No More Breastfeeding

Oh, my aching breasts! After steadily decreasing her feedings throughout the last couple of weeks, on Saturday Michaela started getting upset every time I tried to breastfeed her. So yesterday on Sunday I decided to try the "don't offer, don't refuse routine." I didn't offer to breastfeed her at all the entire day, and I never had to refuse because she didn't even think about asking for it. Although this is a little bittersweet, I'm actually quite happy about it. I wanted to have her self-wean, but at the same time, I'm not sure I would have felt comfortable breastfeeding her past her second year. So I am incredibly relieved to find that at 13 months she was more than ready to self-wean. The only problem now is how to relieve my poor overfull breasts that just feel ready to explode!

Sunday, March 22, 2009

And so it starts...

Do you know what this is?
It's a white hair.
From my head.


I'm only 24 years old! What the heck?

Friday, March 20, 2009

Thank You Notes for Pre-Writers

As I sat down to make thank you notes for all of Michaela's birthday gifts, I came up with a pretty neat idea. I wanted to make it more personal so I was thinking of adding a little imprint of her foot or hand. Unfortunately, she is very active and won't sit still for more than a couple of seconds so I knew this wouldn't work. Then it came to me, picture thank you's! We basically just set her up with the toy, book, or outfit that was given to her and had her sit next to or under a set of her blocks with the words "Thank You" spelled out. I thought this was great because then each person could see her enjoying the gift. Some were better than others which is inevitable with a small child, but all in all I think this is a great way to personalize a thank you note if they can't write one on their own yet.

Wednesday, March 11, 2009

Happy Anniversary!

To the man who makes my heart beat a little faster...
To the man who brings out my silliness...
To the man who is so ridiculously stubborn...
To the man who randomly breaks into song and dance which makes me smile every time...
To the man who turns me on just by wearing a tight pair of pants...
To the man who loves my food...
To the man who always knows how to make me feel better when I've had a bad day...
To the man who likes to hum while he eats...
To the man who uses his handyman magic to make our house a home...
To the man who understands that it's more important to work through problems to make our relationship stronger than to never argue...
To the man who feeds my book addiction every chance he gets...
To the man who supports me when I'm trying to lose weight and yet manages to never make me feel fat...
To the man who shares my love of board games...
To the man who is just as happy as I am to play miniature golf on our child-free date nights...
To the man who I know I can trust to protect our daughter and me...
To the man who is such a wonderful daddy...
To the man who shares my faith and helps me to grow in my relationship with God...
To the man who works so hard so that I am able to stay home with our daughter...

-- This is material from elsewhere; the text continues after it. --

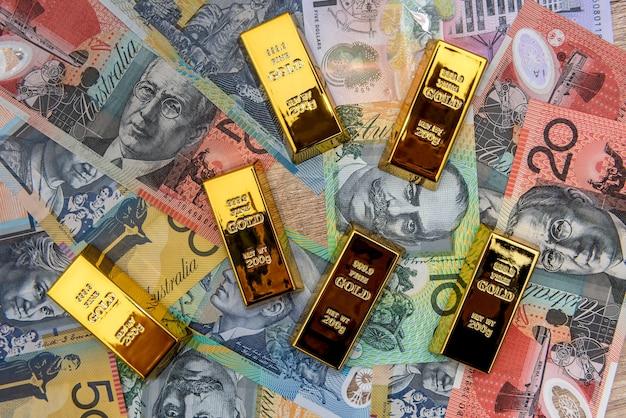 Lingotti d'oro alle banconote del dollaro australiano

You are the love of my life and every day I am married to you is a blessing from God. Te quiero mucho.

Tuesday, March 3, 2009

Dear Michaela

Dear Michaela,
Happy Birthday! In many ways it is hard to believe that it has only been a year since you were born. I already can't remember what life was like before your constant presence. Yet I can still remember those first few hazy days with you. The joy I felt when I held you for the first time and when I recognized some of your daddy's features in your smushed little newborn face. The feeling of complete helplessness when I was unable to breastfeed you for the first few days (thank goodness we finally got the hang of it!). The anticipation of finally taking you home from the hospital and the terror when we realized that we were completely on our own and had to figure out our way as parents as best we could.

The first 6 months of your life you gave us a trial by fire in parenting. By the time you stopped being colicky I knew every calming technique in the book and already felt like a veteran parent. You always have had plenty of personality, but when you finally stopped crying all day it was amazing to see the little quirks we had missed before. And now, 6 months later, a little bit of your babyness is shedding away every day and I can start to see the toddler and child that you are becoming. I am so glad that I am able to stay home with you so that I can witness this constant transformation and enjoy all the little moments that I will look back on with love many years from now. I can't imaging being unable to share all the little smiles and giggles or witness the milestones as you become a fully mobile little girl.

In case I ever forget to tell you enough, know that I love you mijita, now and forever.

Sunday, March 1, 2009

Birth Story

It was on this day last year (ok, technically it was Feb. 29th) that I went in to the hospital to have my labor induced. My little baby had been measuring small throughout my entire pregnancy, so we had been having weekly ultrasounds to make sure that she/he was still ok. (We had decided not to find out the sex of the baby). That day we discovered that the baby had not grown at all from the previous week, meaning that my placenta was no longer delivering to it the nutrients that it needed. I knew all along that there was a possibility of induction, but when it became clear that an induction was the only option and that it had to happen that very day, 3 weeks ahead of my due date, my heart broke just a little bit. This was my first pregnancy, I wanted to do it my way, all natural, with minimal hospital intervention.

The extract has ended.